In an embodiment, when the processor 1001 determines whether there is narrowband interference in each subcarrier in the set Φ according to the set Ω of noise power estimation values and the parameter n, specifically performs the following operations:

It will be understood by those skilled in the art that all or part of the processes of the methods of the embodiments described above can be implemented by a computer program, which can be stored in a computer-readable storage medium, and when executed, can include the processes of the embodiments of the methods described above.
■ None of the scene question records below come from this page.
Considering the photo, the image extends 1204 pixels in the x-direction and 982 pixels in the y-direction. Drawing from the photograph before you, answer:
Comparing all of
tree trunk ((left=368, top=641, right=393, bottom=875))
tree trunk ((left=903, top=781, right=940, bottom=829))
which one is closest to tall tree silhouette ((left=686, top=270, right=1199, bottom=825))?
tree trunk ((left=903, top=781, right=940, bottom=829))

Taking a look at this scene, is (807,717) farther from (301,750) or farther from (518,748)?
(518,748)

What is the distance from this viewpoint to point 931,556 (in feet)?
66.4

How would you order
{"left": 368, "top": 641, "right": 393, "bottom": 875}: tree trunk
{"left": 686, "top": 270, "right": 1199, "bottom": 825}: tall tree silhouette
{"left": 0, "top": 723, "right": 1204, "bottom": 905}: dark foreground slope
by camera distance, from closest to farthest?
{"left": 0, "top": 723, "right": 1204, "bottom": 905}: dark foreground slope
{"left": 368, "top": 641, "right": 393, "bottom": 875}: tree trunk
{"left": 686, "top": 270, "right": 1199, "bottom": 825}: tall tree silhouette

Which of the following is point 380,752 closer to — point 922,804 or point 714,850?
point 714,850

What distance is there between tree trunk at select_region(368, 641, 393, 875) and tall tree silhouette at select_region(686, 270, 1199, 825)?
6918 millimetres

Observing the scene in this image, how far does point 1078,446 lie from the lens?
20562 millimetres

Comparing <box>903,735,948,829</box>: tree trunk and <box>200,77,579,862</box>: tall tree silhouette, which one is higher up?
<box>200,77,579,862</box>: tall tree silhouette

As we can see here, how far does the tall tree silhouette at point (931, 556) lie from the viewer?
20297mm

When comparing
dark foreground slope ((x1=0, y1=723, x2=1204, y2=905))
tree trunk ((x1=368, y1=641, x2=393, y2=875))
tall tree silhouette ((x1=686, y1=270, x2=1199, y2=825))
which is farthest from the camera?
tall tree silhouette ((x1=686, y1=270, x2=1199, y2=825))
The storage medium may be a magnetic disk, an optical disk, a read-only memory or a random access memory.

The above disclosure is only for the purpose of illustrating the preferred embodiments of the present application and is not to be construed as limiting the scope of the present application, so that the present application is not limited thereto, and all equivalent variations and modifications can be made to the present application.

Claims

1. A dynamic narrowband interference avoidance method suitable for a broadband OFDM system is characterized by comprising the following steps:

and step 3: judging whether each subcarrier in the set phi has narrow-band interference or not according to the noise power estimation value set omega and the parameter n; wherein, the step 3 specifically comprises:

when the maximum noise power estimated value is larger than the product of the noise power average value and a threshold value Th, determining that the frequency point corresponding to the subcarrier number is interfered by a narrow-band interference system;

2. The method of claim 1, wherein after turning off data transmission on the interfered subcarrier, further comprising:

3. The method of claim 1, wherein the obtaining the range set Φ of OFDM subcarriers that may be subject to narrowband interference according to the parameters of the wideband OFDM system and the narrowband interfering system comprises:

4. The method according to claim 1, wherein the calculation formula for obtaining the number n of OFDM subcarriers possibly interfered by a single narrowband interference system according to the parameters of the wideband OFDM system and the narrowband interference system is n-single narrowband interference system bandwidth/OFDM subcarrier spacing.

5. The method according to claim 1, wherein the estimation algorithm for estimating the noise power of the OFDM subcarriers in the set Φ based on the preset period comprises a pilot-based estimation algorithm, a decision feedback-based estimation algorithm, a blind estimation algorithm, and the like.

6. The method of claim 2, wherein the performing dynamic narrowband interference avoidance comprises detecting narrowband interference continuously according to a preset detection period, where the detection period may be one or several signaling periods.

7. A dynamic narrowband interference avoidance apparatus adapted for use in a wideband OFDM system, the apparatus comprising:

the interference judging module is used for judging whether the narrow-band interference exists in each subcarrier in the set phi according to the noise power estimation value set omega and the parameter n; wherein the interference judging module is specifically configured to,

8. A computer storage medium, characterized in that it stores a plurality of instructions adapted to be loaded by a processor and to perform the method steps according to any of claims 1 to 6.

9. A terminal, comprising: a processor and a memory; wherein the memory stores a computer program adapted to be loaded by the processor and to perform the method steps of any of claims 1 to 6.